Scope. Tools that access your filesystem will access your filesystem. Be deliberate about what you expose. A read_file tool scoped to a specific project directory is much safer than an unrestricted one.

Tunnel duration. The free Pinggy tunnel closes when the SSH connection drops. That’s actually a useful safety property during development - if you walk away, the tunnel closes.

For production use, deploy the MCP server properly (a VPS, a container, Cloudflare Workers). Pinggy tunnels are for development, demos, and testing - not for serving production traffic.

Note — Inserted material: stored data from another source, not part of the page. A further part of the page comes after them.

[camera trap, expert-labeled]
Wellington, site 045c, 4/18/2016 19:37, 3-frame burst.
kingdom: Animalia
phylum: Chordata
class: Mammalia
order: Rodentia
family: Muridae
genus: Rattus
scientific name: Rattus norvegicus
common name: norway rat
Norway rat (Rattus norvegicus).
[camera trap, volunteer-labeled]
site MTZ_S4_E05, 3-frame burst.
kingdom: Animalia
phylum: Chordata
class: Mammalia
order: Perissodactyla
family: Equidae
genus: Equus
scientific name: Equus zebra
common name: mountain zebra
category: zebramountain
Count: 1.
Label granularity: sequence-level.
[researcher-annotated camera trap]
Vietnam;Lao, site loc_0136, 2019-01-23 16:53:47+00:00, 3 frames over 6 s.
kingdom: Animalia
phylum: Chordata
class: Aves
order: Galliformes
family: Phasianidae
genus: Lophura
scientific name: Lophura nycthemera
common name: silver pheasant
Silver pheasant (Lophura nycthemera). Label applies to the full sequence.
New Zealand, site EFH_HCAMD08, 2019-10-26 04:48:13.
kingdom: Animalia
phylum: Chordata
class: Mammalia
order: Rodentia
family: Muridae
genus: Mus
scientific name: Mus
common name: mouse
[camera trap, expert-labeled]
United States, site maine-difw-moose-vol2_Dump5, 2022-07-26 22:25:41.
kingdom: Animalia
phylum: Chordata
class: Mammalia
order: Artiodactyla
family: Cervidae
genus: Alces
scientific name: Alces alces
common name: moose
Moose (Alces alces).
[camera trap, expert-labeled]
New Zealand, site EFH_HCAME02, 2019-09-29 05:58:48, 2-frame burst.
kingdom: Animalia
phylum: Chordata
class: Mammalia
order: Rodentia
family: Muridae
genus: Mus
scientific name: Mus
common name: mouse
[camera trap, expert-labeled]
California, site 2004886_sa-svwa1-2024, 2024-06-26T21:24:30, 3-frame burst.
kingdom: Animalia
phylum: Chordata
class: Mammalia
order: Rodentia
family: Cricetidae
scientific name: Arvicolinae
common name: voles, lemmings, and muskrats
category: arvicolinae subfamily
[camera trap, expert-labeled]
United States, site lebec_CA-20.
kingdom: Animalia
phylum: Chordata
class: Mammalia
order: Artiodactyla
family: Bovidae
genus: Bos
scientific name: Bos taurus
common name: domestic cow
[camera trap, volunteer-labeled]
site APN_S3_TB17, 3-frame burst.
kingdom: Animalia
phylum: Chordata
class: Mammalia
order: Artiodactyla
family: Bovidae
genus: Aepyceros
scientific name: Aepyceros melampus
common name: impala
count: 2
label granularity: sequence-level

What This Looks Like in Practice

I’ve found this pattern useful in a few scenarios:

Testing a new MCP tool with a teammate. Instead of walking them through cloning your repo and setting up a Python env, you run the server, send them the Pinggy URL, and they paste it into their Claude Desktop. Two minutes from “I built this thing” to “try it yourself.”

Iterating fast during development. You keep the MCP server running locally, the tunnel open in a second terminal, and Claude Code connected to it. You edit server.py, the server reloads, and the change is immediately live. No build step, no deploy.

Showing a demo during a call. You start the tunnel before the meeting, share the URL, and the other person can use the tools in real time. The tunnel closes when you close your terminal.

The workflow is notably simpler than standing up a staging environment. The tunnel command takes maybe five seconds to type, and you get a working HTTPS URL without touching any cloud infrastructure.


MCP is becoming the standard way AI agents access tools, and most of the interesting tooling is being built and tested locally first. Pinggy closes the gap between “works on my machine” and “anyone can use this” - without getting in the way of how you actually develop.